About this task
Within the records below is a range that opens at the line with "<Title>SCYON: Paper abstracts</Title>" and closes at the line with "cluster metallicities.<p>". Return that range word for word, both ends included, and only that range.

(Collected data)
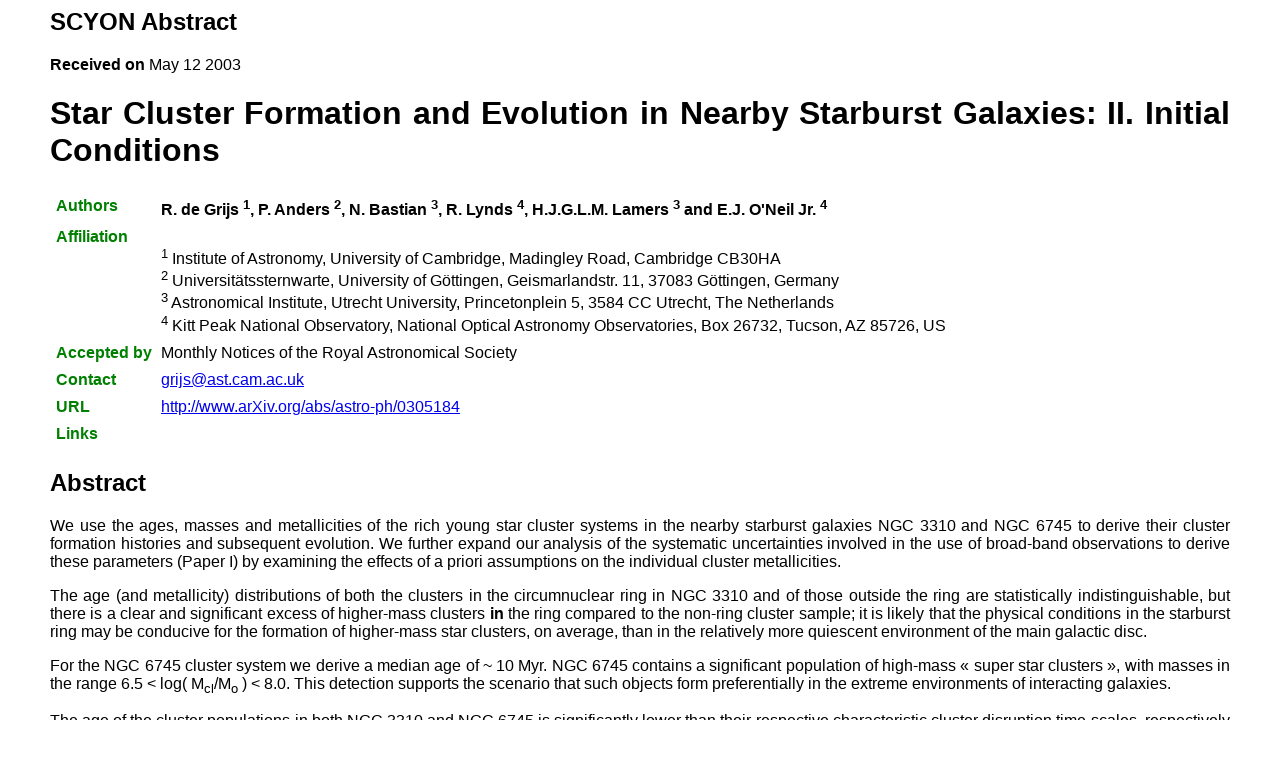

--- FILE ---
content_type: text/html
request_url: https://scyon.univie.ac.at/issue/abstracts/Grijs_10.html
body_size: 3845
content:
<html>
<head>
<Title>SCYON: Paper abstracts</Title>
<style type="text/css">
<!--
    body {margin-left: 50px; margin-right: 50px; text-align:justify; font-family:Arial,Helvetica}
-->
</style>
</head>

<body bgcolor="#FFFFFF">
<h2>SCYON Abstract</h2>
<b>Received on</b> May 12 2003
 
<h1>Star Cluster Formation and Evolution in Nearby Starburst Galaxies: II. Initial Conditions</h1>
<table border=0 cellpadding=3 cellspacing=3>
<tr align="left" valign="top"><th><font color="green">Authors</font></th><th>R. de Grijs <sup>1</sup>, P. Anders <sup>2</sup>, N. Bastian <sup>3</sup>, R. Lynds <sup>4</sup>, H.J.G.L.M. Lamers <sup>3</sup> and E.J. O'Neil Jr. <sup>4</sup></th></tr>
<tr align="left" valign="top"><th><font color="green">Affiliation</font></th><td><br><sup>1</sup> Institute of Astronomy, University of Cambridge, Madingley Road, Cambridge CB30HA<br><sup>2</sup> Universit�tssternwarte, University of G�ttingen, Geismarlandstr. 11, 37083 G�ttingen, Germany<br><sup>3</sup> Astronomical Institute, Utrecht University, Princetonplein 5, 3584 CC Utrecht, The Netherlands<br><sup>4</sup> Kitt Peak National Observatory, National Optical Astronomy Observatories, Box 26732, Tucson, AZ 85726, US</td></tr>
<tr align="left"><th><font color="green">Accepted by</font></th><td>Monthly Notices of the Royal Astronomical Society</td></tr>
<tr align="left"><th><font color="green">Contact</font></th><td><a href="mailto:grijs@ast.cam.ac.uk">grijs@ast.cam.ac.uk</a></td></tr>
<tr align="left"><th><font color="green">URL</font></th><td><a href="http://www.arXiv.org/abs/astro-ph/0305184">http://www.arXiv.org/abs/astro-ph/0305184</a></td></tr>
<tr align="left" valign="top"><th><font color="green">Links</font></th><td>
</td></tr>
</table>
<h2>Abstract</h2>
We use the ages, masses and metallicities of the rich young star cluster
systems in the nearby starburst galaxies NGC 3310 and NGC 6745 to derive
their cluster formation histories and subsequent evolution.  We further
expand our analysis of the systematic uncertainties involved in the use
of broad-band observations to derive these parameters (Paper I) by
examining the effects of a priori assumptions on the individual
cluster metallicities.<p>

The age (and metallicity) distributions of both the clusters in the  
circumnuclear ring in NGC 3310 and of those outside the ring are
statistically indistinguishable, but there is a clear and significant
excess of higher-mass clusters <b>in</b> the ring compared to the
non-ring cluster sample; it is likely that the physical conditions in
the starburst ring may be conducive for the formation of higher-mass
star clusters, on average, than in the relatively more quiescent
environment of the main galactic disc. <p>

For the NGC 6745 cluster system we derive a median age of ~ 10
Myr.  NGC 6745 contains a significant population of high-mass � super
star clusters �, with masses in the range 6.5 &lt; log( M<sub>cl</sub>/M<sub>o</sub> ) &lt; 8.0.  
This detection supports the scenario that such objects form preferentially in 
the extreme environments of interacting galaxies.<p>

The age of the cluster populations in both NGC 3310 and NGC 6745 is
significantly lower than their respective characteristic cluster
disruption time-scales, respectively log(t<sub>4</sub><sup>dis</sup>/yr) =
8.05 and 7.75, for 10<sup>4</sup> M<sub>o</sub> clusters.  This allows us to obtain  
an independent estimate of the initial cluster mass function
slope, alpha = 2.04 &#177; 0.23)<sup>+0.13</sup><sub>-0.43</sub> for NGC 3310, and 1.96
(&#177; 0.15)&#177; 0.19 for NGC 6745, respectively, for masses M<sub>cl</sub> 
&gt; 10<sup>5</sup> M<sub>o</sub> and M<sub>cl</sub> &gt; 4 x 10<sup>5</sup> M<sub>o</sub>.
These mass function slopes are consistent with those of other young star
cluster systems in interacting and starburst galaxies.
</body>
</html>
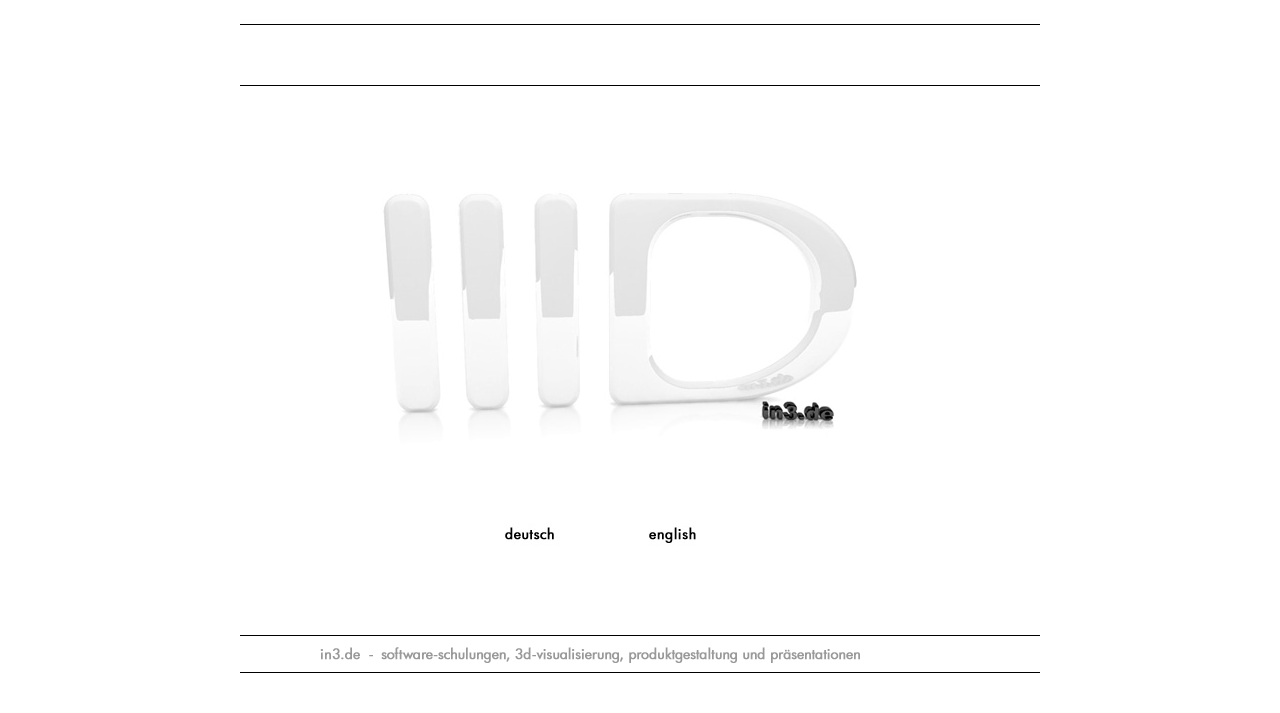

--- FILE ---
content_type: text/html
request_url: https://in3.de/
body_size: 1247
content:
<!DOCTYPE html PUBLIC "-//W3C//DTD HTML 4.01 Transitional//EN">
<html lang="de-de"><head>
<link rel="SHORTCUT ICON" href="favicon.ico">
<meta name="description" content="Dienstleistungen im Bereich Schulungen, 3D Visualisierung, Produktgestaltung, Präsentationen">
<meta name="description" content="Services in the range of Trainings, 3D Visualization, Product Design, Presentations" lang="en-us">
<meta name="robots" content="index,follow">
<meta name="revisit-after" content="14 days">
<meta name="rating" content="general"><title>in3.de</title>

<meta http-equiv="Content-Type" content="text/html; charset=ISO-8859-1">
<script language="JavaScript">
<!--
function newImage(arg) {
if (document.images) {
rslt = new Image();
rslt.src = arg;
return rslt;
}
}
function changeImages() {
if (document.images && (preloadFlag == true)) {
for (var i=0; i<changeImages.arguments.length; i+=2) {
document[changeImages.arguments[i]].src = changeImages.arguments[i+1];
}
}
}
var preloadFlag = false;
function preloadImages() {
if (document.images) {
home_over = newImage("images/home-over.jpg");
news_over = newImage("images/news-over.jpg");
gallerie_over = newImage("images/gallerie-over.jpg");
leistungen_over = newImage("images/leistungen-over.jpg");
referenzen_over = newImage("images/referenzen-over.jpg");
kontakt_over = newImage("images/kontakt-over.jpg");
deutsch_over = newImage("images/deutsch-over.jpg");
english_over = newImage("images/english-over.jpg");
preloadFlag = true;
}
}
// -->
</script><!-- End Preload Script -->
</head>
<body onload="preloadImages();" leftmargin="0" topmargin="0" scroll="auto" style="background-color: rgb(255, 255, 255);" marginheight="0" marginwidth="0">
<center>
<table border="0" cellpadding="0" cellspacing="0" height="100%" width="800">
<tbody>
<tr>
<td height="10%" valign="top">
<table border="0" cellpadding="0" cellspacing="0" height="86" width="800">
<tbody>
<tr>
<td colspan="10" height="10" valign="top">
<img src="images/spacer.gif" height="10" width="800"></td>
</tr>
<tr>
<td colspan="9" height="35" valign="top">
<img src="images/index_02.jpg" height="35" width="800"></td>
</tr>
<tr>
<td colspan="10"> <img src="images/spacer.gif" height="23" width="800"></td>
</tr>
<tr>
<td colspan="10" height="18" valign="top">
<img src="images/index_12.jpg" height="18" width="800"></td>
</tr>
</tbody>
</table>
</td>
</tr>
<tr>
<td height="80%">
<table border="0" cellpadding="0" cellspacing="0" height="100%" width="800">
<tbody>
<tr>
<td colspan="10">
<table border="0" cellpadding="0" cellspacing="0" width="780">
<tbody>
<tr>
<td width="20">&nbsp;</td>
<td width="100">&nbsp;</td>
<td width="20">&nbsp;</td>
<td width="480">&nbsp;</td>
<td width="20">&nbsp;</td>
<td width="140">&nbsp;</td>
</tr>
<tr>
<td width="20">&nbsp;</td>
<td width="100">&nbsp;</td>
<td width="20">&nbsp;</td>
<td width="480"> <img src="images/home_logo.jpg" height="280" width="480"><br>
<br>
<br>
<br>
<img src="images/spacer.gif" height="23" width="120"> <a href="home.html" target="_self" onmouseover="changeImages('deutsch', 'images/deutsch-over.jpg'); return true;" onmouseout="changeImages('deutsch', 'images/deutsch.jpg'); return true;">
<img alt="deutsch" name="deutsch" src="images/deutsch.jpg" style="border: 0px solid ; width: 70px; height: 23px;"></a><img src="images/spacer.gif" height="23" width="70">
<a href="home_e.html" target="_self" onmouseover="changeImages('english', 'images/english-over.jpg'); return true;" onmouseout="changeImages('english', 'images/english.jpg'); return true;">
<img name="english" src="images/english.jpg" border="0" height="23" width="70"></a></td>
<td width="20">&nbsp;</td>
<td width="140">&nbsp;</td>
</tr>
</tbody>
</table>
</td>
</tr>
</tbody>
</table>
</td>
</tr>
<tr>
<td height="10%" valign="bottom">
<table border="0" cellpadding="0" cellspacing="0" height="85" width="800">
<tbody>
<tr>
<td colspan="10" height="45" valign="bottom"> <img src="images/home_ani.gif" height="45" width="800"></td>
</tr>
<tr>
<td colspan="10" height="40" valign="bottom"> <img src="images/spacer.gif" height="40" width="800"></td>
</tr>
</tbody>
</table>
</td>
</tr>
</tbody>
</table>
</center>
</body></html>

...

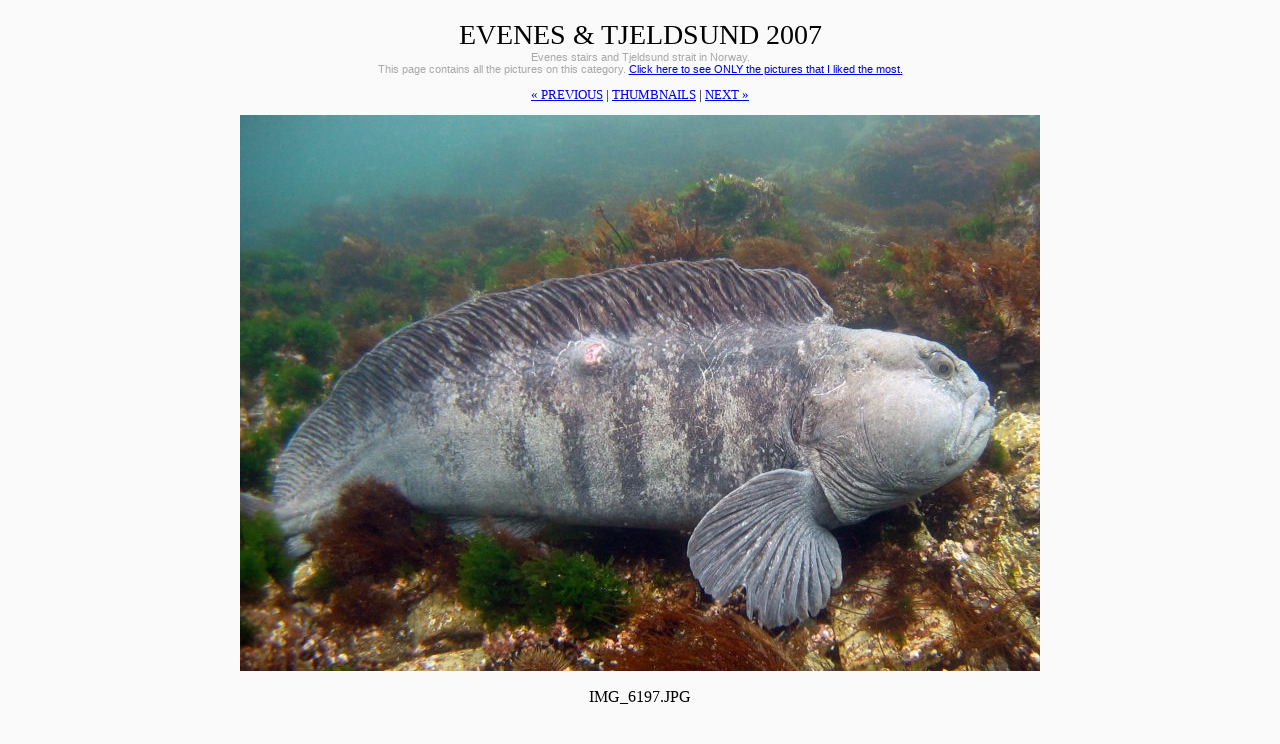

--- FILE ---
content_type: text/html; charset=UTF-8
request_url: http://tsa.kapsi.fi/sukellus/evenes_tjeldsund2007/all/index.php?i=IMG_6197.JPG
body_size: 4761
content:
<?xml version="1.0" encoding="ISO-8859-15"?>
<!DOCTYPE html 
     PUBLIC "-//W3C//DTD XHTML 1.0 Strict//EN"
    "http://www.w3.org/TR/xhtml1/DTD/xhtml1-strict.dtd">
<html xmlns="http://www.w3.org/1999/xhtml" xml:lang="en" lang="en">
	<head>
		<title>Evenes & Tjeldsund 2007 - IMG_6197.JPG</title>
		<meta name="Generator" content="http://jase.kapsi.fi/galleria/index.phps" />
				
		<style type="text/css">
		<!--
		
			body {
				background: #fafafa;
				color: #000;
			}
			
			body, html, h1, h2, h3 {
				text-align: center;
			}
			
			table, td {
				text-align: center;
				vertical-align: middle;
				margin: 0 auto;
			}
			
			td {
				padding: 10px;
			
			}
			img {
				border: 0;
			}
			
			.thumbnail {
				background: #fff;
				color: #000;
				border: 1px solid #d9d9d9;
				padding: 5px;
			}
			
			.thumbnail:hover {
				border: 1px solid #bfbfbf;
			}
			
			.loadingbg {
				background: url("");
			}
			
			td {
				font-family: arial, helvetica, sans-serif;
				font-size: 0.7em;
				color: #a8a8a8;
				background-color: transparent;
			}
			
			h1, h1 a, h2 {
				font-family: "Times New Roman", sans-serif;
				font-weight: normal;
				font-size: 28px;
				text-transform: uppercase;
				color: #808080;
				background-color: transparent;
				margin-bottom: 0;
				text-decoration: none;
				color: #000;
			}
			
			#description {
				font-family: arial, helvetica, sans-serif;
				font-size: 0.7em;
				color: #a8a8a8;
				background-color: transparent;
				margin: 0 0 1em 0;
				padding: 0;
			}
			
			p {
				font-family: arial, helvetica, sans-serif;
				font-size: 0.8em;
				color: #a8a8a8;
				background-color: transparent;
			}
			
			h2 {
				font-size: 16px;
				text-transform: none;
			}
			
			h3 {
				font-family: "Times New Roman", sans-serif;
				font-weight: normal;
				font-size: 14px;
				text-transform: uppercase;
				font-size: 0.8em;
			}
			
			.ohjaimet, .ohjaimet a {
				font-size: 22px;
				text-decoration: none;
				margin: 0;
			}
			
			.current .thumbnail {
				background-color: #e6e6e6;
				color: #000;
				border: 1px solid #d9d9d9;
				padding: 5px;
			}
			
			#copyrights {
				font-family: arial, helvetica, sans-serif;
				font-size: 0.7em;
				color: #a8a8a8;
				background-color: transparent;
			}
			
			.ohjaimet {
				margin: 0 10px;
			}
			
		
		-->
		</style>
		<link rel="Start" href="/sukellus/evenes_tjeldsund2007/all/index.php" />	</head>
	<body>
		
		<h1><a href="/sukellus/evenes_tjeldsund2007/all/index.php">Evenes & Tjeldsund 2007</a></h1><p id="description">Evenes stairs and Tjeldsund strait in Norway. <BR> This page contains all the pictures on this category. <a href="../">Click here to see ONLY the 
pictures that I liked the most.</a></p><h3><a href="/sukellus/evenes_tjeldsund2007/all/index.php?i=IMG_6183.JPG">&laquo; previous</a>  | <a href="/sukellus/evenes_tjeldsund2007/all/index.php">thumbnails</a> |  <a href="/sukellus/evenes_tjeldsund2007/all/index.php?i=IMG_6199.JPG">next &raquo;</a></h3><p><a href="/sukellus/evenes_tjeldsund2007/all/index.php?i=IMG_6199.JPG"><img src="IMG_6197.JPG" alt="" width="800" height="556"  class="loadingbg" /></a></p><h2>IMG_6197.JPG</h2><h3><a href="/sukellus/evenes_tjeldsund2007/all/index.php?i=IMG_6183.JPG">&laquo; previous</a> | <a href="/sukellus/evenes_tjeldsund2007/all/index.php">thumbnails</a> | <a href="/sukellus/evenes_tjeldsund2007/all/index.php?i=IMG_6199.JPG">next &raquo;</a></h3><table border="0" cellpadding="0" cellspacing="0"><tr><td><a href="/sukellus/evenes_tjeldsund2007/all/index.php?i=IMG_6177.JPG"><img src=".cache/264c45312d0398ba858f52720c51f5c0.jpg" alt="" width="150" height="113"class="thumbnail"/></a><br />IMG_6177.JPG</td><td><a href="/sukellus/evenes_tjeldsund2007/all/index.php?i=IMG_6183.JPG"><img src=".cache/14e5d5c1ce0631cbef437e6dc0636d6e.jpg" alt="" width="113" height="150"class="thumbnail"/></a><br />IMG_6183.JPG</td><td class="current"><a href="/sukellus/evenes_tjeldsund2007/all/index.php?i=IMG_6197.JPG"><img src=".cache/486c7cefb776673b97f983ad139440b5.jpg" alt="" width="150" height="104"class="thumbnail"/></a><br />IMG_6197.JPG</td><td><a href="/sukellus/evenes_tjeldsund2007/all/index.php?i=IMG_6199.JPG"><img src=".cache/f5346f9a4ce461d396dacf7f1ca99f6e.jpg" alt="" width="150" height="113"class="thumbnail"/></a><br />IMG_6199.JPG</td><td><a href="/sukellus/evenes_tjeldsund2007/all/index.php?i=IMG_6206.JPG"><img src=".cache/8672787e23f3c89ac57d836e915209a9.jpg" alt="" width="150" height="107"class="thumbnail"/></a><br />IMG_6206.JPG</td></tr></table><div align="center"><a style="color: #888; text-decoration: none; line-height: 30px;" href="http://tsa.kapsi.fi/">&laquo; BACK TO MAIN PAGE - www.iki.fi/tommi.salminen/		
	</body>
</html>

Solution to this problem
<Title>SCYON: Paper abstracts</Title>
<style type="text/css">
<!--
    body {margin-left: 50px; margin-right: 50px; text-align:justify; font-family:Arial,Helvetica}
-->
</style>
</head>

<body bgcolor="#FFFFFF">
<h2>SCYON Abstract</h2>
<b>Received on</b> May 12 2003
 
<h1>Star Cluster Formation and Evolution in Nearby Starburst Galaxies: II. Initial Conditions</h1>
<table border=0 cellpadding=3 cellspacing=3>
<tr align="left" valign="top"><th><font color="green">Authors</font></th><th>R. de Grijs <sup>1</sup>, P. Anders <sup>2</sup>, N. Bastian <sup>3</sup>, R. Lynds <sup>4</sup>, H.J.G.L.M. Lamers <sup>3</sup> and E.J. O'Neil Jr. <sup>4</sup></th></tr>
<tr align="left" valign="top"><th><font color="green">Affiliation</font></th><td><br><sup>1</sup> Institute of Astronomy, University of Cambridge, Madingley Road, Cambridge CB30HA<br><sup>2</sup> Universit�tssternwarte, University of G�ttingen, Geismarlandstr. 11, 37083 G�ttingen, Germany<br><sup>3</sup> Astronomical Institute, Utrecht University, Princetonplein 5, 3584 CC Utrecht, The Netherlands<br><sup>4</sup> Kitt Peak National Observatory, National Optical Astronomy Observatories, Box 26732, Tucson, AZ 85726, US</td></tr>
<tr align="left"><th><font color="green">Accepted by</font></th><td>Monthly Notices of the Royal Astronomical Society</td></tr>
<tr align="left"><th><font color="green">Contact</font></th><td><a href="mailto:grijs@ast.cam.ac.uk">grijs@ast.cam.ac.uk</a></td></tr>
<tr align="left"><th><font color="green">URL</font></th><td><a href="http://www.arXiv.org/abs/astro-ph/0305184">http://www.arXiv.org/abs/astro-ph/0305184</a></td></tr>
<tr align="left" valign="top"><th><font color="green">Links</font></th><td>
</td></tr>
</table>
<h2>Abstract</h2>
We use the ages, masses and metallicities of the rich young star cluster
systems in the nearby starburst galaxies NGC 3310 and NGC 6745 to derive
their cluster formation histories and subsequent evolution.  We further
expand our analysis of the systematic uncertainties involved in the use
of broad-band observations to derive these parameters (Paper I) by
examining the effects of a priori assumptions on the individual
cluster metallicities.<p>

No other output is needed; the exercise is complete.